__SHORT PROBLEM__
Write out the listing exactly as it is given.

****************

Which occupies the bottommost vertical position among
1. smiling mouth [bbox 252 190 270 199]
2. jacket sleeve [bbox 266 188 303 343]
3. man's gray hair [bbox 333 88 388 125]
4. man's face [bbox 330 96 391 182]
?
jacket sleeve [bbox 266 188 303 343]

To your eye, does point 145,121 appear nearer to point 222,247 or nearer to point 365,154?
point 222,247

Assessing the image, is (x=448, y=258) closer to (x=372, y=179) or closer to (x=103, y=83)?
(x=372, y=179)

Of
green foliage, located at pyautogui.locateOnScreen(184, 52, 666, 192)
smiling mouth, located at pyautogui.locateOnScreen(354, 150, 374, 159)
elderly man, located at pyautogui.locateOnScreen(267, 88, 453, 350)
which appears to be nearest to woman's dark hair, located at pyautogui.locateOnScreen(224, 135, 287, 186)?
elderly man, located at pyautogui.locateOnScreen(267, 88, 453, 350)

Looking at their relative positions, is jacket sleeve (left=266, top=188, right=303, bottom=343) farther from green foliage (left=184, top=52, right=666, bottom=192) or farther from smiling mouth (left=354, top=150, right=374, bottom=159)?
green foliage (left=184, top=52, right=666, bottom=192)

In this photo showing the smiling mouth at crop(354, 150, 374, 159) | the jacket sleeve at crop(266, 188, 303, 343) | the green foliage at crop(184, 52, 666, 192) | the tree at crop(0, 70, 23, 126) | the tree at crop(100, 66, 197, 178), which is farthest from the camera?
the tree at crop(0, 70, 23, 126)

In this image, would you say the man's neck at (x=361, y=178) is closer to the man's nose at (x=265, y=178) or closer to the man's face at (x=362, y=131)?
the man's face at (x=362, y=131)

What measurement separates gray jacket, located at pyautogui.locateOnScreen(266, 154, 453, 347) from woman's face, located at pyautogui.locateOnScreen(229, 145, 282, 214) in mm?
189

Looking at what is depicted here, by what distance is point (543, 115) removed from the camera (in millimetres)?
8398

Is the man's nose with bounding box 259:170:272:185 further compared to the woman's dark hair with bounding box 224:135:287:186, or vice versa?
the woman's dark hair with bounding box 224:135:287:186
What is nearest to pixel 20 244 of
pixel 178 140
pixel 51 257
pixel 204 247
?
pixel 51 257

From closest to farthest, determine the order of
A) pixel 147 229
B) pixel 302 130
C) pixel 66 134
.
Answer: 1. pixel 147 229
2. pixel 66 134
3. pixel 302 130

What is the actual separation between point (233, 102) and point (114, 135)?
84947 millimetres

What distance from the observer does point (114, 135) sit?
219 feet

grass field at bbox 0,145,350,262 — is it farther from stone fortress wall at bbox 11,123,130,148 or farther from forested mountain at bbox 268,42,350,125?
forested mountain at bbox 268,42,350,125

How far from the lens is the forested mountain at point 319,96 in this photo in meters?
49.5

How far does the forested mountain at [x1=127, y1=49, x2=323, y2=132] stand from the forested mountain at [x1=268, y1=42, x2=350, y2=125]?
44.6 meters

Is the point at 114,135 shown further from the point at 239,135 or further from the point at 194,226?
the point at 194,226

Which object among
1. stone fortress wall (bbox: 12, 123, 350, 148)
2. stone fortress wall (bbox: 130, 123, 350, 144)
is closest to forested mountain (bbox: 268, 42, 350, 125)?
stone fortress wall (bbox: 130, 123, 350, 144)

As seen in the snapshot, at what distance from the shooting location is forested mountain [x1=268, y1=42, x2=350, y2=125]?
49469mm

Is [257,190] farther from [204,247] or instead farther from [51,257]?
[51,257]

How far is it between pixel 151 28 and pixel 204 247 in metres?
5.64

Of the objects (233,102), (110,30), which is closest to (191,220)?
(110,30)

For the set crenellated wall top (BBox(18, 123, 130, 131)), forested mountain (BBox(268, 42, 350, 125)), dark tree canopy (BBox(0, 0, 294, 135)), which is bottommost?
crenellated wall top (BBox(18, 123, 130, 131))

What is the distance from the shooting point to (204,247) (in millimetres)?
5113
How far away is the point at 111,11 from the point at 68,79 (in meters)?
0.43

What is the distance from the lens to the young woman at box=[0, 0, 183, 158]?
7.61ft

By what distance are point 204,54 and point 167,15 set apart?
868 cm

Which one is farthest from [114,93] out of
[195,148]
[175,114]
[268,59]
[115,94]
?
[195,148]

****************

__WRITTEN ANSWER__
Which occupies the bottommost vertical position among
1. smiling mouth [bbox 252 190 270 199]
2. jacket sleeve [bbox 266 188 303 343]
3. man's gray hair [bbox 333 88 388 125]
4. man's face [bbox 330 96 391 182]
?
jacket sleeve [bbox 266 188 303 343]

To your eye, does point 145,121 appear nearer to point 222,247 or nearer to point 365,154?
point 222,247

Assessing the image, is (x=448, y=258) closer to (x=372, y=179) or closer to (x=103, y=83)?
(x=372, y=179)

Of
green foliage, located at pyautogui.locateOnScreen(184, 52, 666, 192)
smiling mouth, located at pyautogui.locateOnScreen(354, 150, 374, 159)
elderly man, located at pyautogui.locateOnScreen(267, 88, 453, 350)
which appears to be nearest to woman's dark hair, located at pyautogui.locateOnScreen(224, 135, 287, 186)?
elderly man, located at pyautogui.locateOnScreen(267, 88, 453, 350)

Looking at their relative positions, is jacket sleeve (left=266, top=188, right=303, bottom=343) farther from green foliage (left=184, top=52, right=666, bottom=192) or farther from smiling mouth (left=354, top=150, right=374, bottom=159)?
green foliage (left=184, top=52, right=666, bottom=192)

In this photo showing the smiling mouth at crop(354, 150, 374, 159) | the jacket sleeve at crop(266, 188, 303, 343) | the green foliage at crop(184, 52, 666, 192) | the tree at crop(0, 70, 23, 126) | the tree at crop(100, 66, 197, 178), which is farthest from the camera?
the tree at crop(0, 70, 23, 126)

In this image, would you say the man's neck at (x=361, y=178) is closer to the man's nose at (x=265, y=178) or closer to the man's face at (x=362, y=131)?
the man's face at (x=362, y=131)

What measurement separates gray jacket, located at pyautogui.locateOnScreen(266, 154, 453, 347) from woman's face, located at pyautogui.locateOnScreen(229, 145, 282, 214) in mm?
189

Looking at what is depicted here, by what distance is point (543, 115) removed from the camera (in millimetres)?
8398

Is the man's nose with bounding box 259:170:272:185 further compared to the woman's dark hair with bounding box 224:135:287:186, or vice versa?
the woman's dark hair with bounding box 224:135:287:186
What is nearest to pixel 20 244 of
pixel 178 140
pixel 51 257
pixel 204 247
?
pixel 51 257

From closest to farthest, determine the order of
A) pixel 147 229
B) pixel 302 130
C) pixel 66 134
.
Answer: 1. pixel 147 229
2. pixel 66 134
3. pixel 302 130

What is the actual separation between point (233, 102) and point (114, 135)?
84947 millimetres

What distance from the observer does point (114, 135) sit?
219 feet

grass field at bbox 0,145,350,262 — is it farther from stone fortress wall at bbox 11,123,130,148 or farther from forested mountain at bbox 268,42,350,125?
forested mountain at bbox 268,42,350,125

How far from the lens is the forested mountain at point 319,96 in this photo in meters?
49.5

How far does the forested mountain at [x1=127, y1=49, x2=323, y2=132] stand from the forested mountain at [x1=268, y1=42, x2=350, y2=125]?
44.6 meters

Is the point at 114,135 shown further from the point at 239,135 or further from the point at 194,226?
the point at 194,226

Which object among
1. stone fortress wall (bbox: 12, 123, 350, 148)
2. stone fortress wall (bbox: 130, 123, 350, 144)
is closest to forested mountain (bbox: 268, 42, 350, 125)?
stone fortress wall (bbox: 130, 123, 350, 144)

As seen in the snapshot, at what distance from the shooting location is forested mountain [x1=268, y1=42, x2=350, y2=125]?
49469mm

Is [257,190] farther from [204,247] or instead farther from [51,257]?
[51,257]

How far is it between pixel 151 28 and pixel 204 247 in metres?
5.64

Of the objects (233,102), (110,30), which is closest to (191,220)?
(110,30)

For the set crenellated wall top (BBox(18, 123, 130, 131)), forested mountain (BBox(268, 42, 350, 125)), dark tree canopy (BBox(0, 0, 294, 135)), which is bottommost?
crenellated wall top (BBox(18, 123, 130, 131))

What is the distance from the shooting point to (204,247) (in millimetres)?
5113
How far away is the point at 111,11 from the point at 68,79 (in meters)?
0.43

What is the distance from the lens to the young woman at box=[0, 0, 183, 158]?
7.61ft

By what distance are point 204,54 and point 167,15 set apart?
868 cm

Which one is farthest from [114,93] out of
[195,148]
[175,114]
[268,59]
[115,94]
?
[195,148]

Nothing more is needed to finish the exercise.